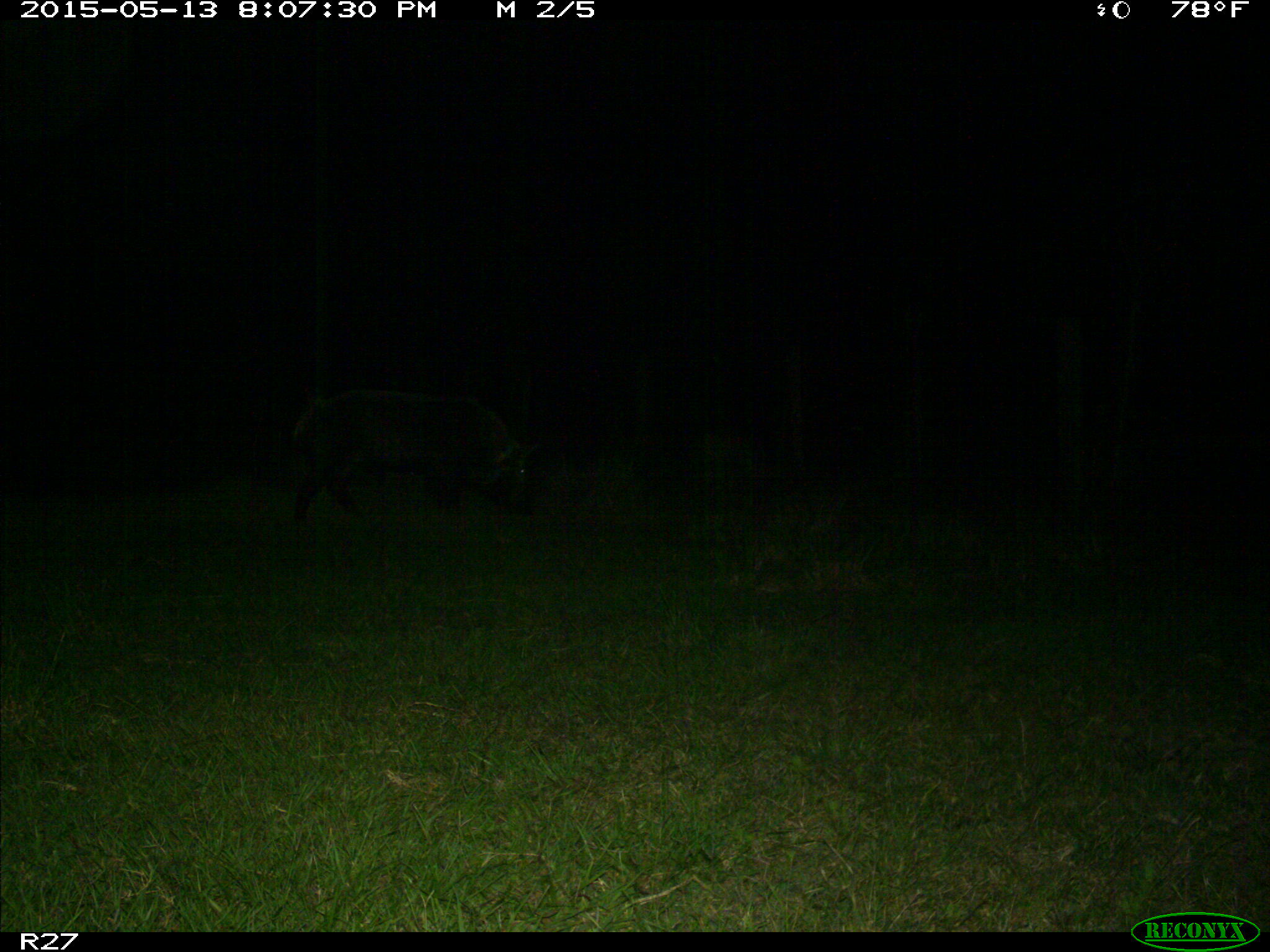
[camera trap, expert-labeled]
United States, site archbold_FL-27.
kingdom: Animalia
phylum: Chordata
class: Mammalia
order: Artiodactyla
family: Suidae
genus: Sus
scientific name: Sus scrofa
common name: wild boar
Sus scrofa (wild boar).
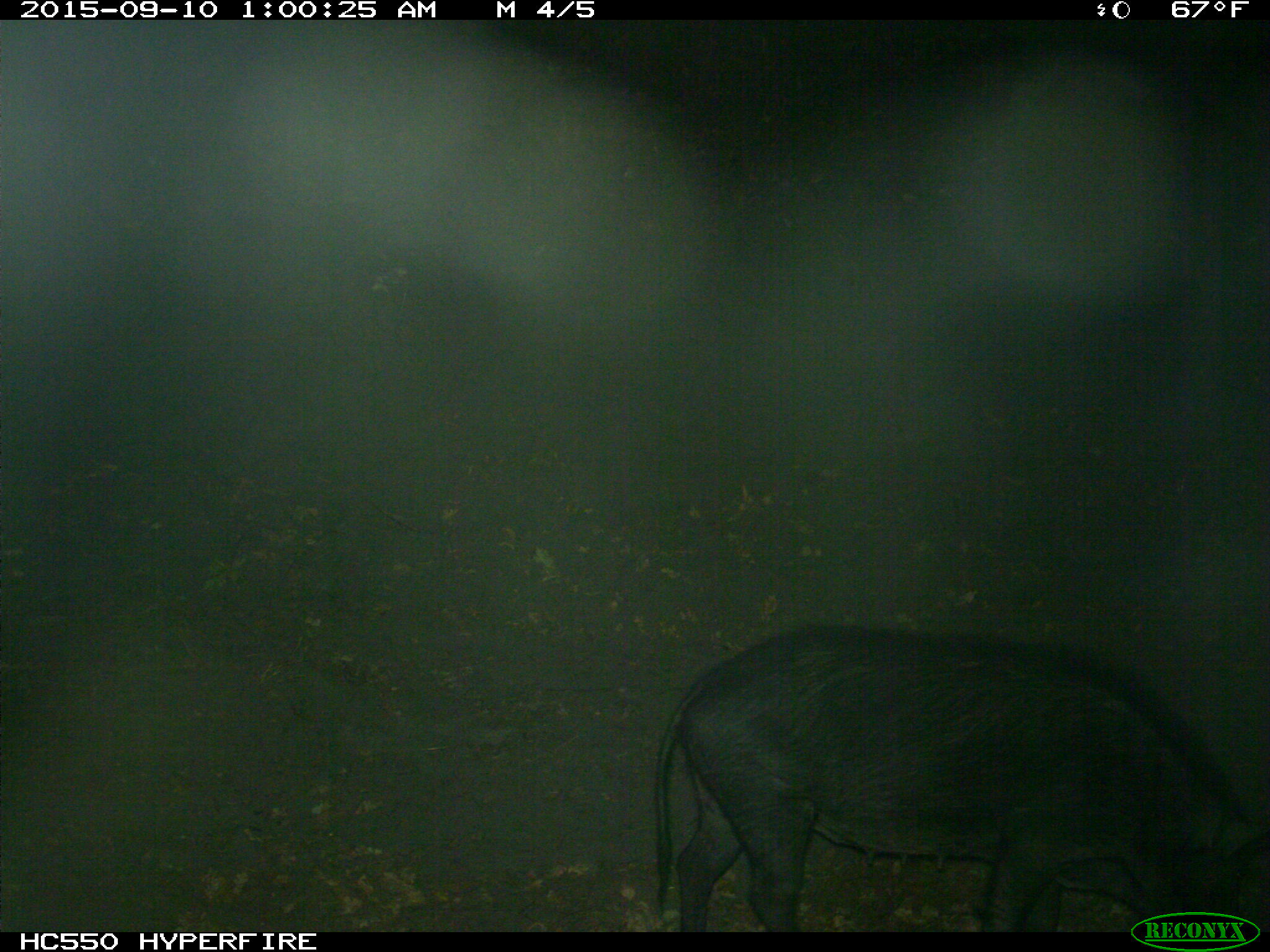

______________________________

* [Task brief]
Where the line containing "kingdom: Animalia" appears in the records above, begin copying and continue exactly through the last line, with nothing else; omit every picture.

* [Task response]
kingdom: Animalia
phylum: Chordata
class: Mammalia
order: Artiodactyla
family: Suidae
genus: Sus
scientific name: Sus scrofa
common name: wild boar
Sus scrofa (wild boar).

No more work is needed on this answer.